## DATA BELOW
☆ ☆ ☆

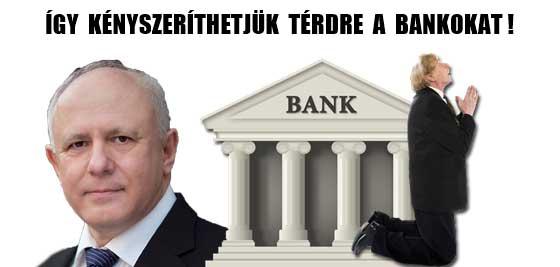 ÍGY KÉNYSZERÍTHETJÜK TÉRDRE A BANKOKAT!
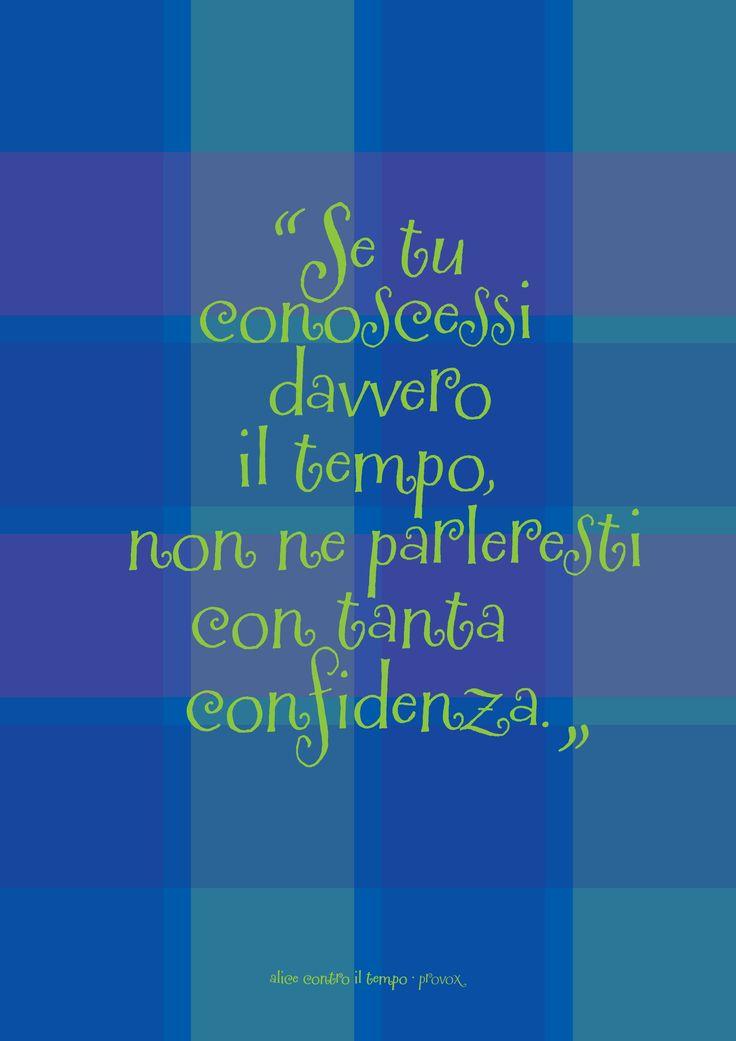 ALICE CONTRO IL TEMPO (Provox • 8 Lug.) http://www.provox.it/alice-contro-il-tempo  #AliceInWonderland #Tempo #Provox #Luglio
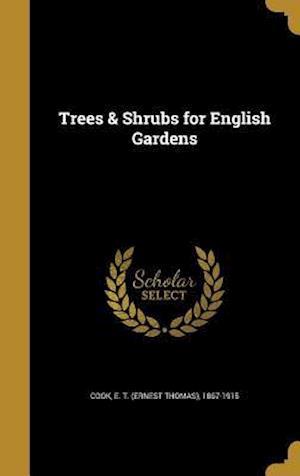 Bog, hardback Trees & Shrubs for English Gardens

☆ ☆ ☆

## YOUR OBJECTIVE
Your copy of the material above should be exact and free of pictures.

## TASK OUTPUT
 ÍGY KÉNYSZERÍTHETJÜK TÉRDRE A BANKOKAT!
 ALICE CONTRO IL TEMPO (Provox • 8 Lug.) http://www.provox.it/alice-contro-il-tempo  #AliceInWonderland #Tempo #Provox #Luglio
 Bog, hardback Trees & Shrubs for English Gardens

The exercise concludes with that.